Pourquoi Arsène Lupin continue-t-il à nourrir l’imaginaire français ? Sans doute à cause de sa personnalité totalement baroque, de ce mélange étonnant et détonnant de bandit et de gentleman qui va jusqu’à racheter sa vie de malhonnêteté (d’ailleurs pour l’amour d’une femme, Raymonde, dans L’aiguille creuse). Sans doute aussi à cause de son patriotisme, pour une part suranné, qui lui fait rechercher le bien commun de la France sous le mode colonialiste de l’époque (par exemple, en allant conquérir la Mauritanie). Sans doute également à cause d’une personnalité héroïco-comique, faite de légèreté ironique, d’indépendance hors-norme (versus le monde germanique) et énorme (versus le monde anglais), qui tend au Français un miroir où il peut se reconnaître.
Mais peut-être plus encore, parce qu’il a coloré notre pays de mystère. Il a comme enveloppé notre géographie et notre histoire d’une aura enchanteresse. Il a offert à notre vie quotidienne une profondeur inattendue et souvent dramatique. Peu importe que Maurice Leblanc ne fasse que reprendre, en l’amplifiant, son histoire personnelle, c’est-à-dire son enthousiasme pour sa chère Normandie en général et sa fascination pour l’abbaye de Jumièges en particulier : celle-ci est un personnage à part entière dans un de ses romans les plus troublants, La comtesse de Cagliostro, où il est imaginé qu’un vieux document révèle les richesses fantastiques accumulées par les moines médiévaux. Voici ce que Maurice Leblanc écrit dans une lettre à G. V. Lange, en réponse à un article « Les loups de Jumièges », paru dans la revue Les artistes normands : « Le seul nom de Jumièges a toujours été pour moi la plus douce évocation de mon passé. Jusqu’en 1882 (comme c’est loin !) j’y demeurais, enfant et adolescent, durant la plus grande partie de mes vacances.
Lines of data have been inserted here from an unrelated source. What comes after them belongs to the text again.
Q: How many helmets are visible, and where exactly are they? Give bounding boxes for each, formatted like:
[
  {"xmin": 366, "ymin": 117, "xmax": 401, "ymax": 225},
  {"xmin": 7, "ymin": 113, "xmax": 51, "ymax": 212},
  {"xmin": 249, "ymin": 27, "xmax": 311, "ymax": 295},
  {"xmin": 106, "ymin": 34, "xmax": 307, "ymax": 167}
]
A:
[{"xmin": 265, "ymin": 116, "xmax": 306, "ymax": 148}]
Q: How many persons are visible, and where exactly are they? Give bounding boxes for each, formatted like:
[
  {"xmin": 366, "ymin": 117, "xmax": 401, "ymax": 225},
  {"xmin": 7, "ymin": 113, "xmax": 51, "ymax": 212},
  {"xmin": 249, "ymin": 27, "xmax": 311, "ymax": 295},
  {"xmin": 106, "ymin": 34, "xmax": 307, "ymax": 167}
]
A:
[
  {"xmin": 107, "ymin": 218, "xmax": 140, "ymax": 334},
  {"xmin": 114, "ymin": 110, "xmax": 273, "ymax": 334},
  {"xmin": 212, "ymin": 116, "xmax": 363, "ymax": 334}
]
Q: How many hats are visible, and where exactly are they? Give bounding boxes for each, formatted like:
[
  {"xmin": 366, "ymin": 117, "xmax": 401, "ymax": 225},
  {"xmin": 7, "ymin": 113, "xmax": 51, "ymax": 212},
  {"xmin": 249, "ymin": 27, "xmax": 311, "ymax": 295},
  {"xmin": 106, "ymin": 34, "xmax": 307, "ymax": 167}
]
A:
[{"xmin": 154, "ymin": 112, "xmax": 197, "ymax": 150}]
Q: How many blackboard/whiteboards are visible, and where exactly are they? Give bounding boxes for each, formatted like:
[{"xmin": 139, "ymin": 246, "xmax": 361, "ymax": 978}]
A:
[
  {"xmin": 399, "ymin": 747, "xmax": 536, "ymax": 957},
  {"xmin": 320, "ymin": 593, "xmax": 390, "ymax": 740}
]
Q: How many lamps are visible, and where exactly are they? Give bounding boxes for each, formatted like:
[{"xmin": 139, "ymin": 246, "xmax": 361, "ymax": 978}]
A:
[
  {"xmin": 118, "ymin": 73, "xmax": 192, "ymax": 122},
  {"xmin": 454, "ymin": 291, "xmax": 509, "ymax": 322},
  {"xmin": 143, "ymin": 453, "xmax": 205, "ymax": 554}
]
Nous habitions une maison à tourelles qui tournait le dos à la grande grille de l’Abbaye, et qui existe encore ». Avec un vieil instituteur retraité, « le père Paumier », il se promène
« et ces promenades, c’était l’exploration de ce pays de légendes et de souvenirs dont vous avez si bien senti ‘l’atmosphère d’angoisse et de mystère’. […]. Toute la joie et toute l’extase de mes jeunes années venaient de la merveilleuse Abbaye […]. Toute la beauté de la nature qui se mêle aux ruines, et du passé qui l’entrelace au présent, m’y fut révélée. Chacun de nous a dans la vie un certain nombre de visions qui commandent toutes nos émotions esthétiques. Pour ma part je n’ai pas, au plus profond de ma sensibilité, d’image plus éblouissante et plus impérieuse que celle des ruines de Jumièges [1] ».
Or, la merveille est que cet imaginaire, pourtant si singulier, si intimement liée à l’histoire personnelle de notre auteur, est assez potentiellement universel pour rejoindre ses lecteurs des décennies plus tard et des centaines de kilomètres plus loin. En effet, lorsque je lis un Arsène Lupin, j’éprouve que ma vision du monde se décale, que cette diplopie révèle un arrière-fond aussi ignoré que fascinant. Et d’une toute autre manière que le Da Vinci code [2]. En effet, cette profondeur n’a pas la saveur court-terme de l’énigme ou l’attirance ambivalente des symboles néo-gnostiques. Pourtant, elle intègre un réjouissant sens du casse-tête et du signe. Mais le monde forgé par Maurice Leblanc respire ce parfum vieille-France qui n’est pourtant ni nostalgique ni traditionaliste ; elle porte encore en elle quelque chose d’une Fille aînée qui n’a pas honte de son origine et est chrétienne sans avoir besoin de le clamer. On se sent chez-soi, mais un chez-soi riche d’une histoire qui a façonné celle du monde et qui ne refuse pas de se recevoir de Celui qui, plus grand que nous, n’a pas dédaigné nous élever à Lui.
Pascal Ide
[1] Maurice Leblanc, « Civis gemeticus », Les artistes normands, 8 (janvier-février 1933), dans Arsène Lupin, vol. 1, Francis Lacassin (éd.), coll. « Bouquins », Paris, Robert Laffont, 1991, p. 1077-1078.
[2] Cf. site : « Da Vinci Code, les raisons d’un succès mondial » ; « Da Vinci Code. De la narration au symbole ».